■ EXTRAIT
-------------------------

Si les herbes sauvages gagnent allègrement du terrain, une autre nature moins spontanée a tout à craindre : ces végétaux en bacs, en pots, en suspensions qui, sans arrosage pendant des semaines, ne survivront sans doute pas. Voilà qui conforte le credo de Nicolas Bonnenfant, paysagiste de l’agence Coloco. Selon lui, la ville vraiment durable se doit d’être frugale, verdoyante, aérée, pour amortir les crises climatiques ou pandémiques, et offrir à ses habitants un cadre généreux et rassurant.

Autant de choses qu’il ne trouve pas dans « les jolis dessins vert fluo présentés ces dernières années dans les concours d’architecture type « Réinventer la métropole », « jeux Olympiques » et autres « Écoquartiers ». Cela se veut écolo, mais la plupart de ces jardins feront vite grise mine au premier couac tant ils sont gourmands en eau, engrais et autres soins. Dans ces projets de pur marketing, le vert n’est pas vert, et les murs végétaux, aussi artificiels que le bâti qui les porte. »

Assigné à résidence de longues semaines, chacun de nous peut s’interroger : quel habitat, quelle ville, quelle nature veut-on? Saurons-nous, le jour d’après, ne pas recommencer comme avant? Aurons-nous le courage ou la clairvoyance de repenser notre manière d’habiter la Terre, de faire société, de construire nos cités et nos maisons en bonne intelligence avec tout le reste ?

-------------------------

■ CONSIGNE 1
Reproduisez à l'identique, s'il vous plaît, les enregistrements à partir de la ligne qui contient « How extended is » et jusqu'à la fin des enregistrements.

Enregistrements de questions de raisonnement spatial
-------------------------

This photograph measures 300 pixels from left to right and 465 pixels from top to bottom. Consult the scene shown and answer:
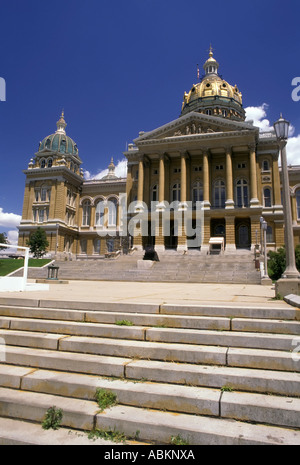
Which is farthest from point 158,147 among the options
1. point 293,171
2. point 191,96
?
point 191,96

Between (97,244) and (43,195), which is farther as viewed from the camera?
(97,244)

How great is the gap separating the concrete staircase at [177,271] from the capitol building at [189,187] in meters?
7.51

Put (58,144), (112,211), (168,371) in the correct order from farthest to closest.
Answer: (112,211) → (58,144) → (168,371)

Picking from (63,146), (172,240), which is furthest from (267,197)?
(63,146)

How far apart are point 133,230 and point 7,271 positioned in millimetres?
16994

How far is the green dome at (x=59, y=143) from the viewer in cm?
6034

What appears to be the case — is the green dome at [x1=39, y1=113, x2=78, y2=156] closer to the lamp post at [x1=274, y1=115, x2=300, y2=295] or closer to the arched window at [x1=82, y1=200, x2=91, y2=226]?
the arched window at [x1=82, y1=200, x2=91, y2=226]

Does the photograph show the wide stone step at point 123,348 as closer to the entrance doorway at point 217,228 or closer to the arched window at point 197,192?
the entrance doorway at point 217,228

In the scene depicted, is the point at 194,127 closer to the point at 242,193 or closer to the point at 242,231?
the point at 242,193

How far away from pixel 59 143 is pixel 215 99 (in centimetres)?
3200

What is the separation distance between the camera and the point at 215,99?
205 ft

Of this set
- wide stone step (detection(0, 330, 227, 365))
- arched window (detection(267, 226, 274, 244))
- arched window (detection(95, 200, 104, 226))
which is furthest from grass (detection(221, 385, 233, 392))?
arched window (detection(95, 200, 104, 226))

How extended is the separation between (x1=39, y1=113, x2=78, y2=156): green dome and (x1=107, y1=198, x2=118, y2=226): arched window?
12800 millimetres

-------------------------

■ CONSIGNE 2
Transcrivez fidèlement le passage de l'extrait en commençant aux mots « Autant de choses » et en vous arrêtant après « tout le reste ? ».

■ RÉSULTAT DE L'EXERCICE 1
How extended is the separation between (x1=39, y1=113, x2=78, y2=156): green dome and (x1=107, y1=198, x2=118, y2=226): arched window?
12800 millimetres

■ RÉSULTAT DE L'EXERCICE 2
Autant de choses qu’il ne trouve pas dans « les jolis dessins vert fluo présentés ces dernières années dans les concours d’architecture type « Réinventer la métropole », « jeux Olympiques » et autres « Écoquartiers ». Cela se veut écolo, mais la plupart de ces jardins feront vite grise mine au premier couac tant ils sont gourmands en eau, engrais et autres soins. Dans ces projets de pur marketing, le vert n’est pas vert, et les murs végétaux, aussi artificiels que le bâti qui les porte. »

Assigné à résidence de longues semaines, chacun de nous peut s’interroger : quel habitat, quelle ville, quelle nature veut-on? Saurons-nous, le jour d’après, ne pas recommencer comme avant? Aurons-nous le courage ou la clairvoyance de repenser notre manière d’habiter la Terre, de faire société, de construire nos cités et nos maisons en bonne intelligence avec tout le reste ?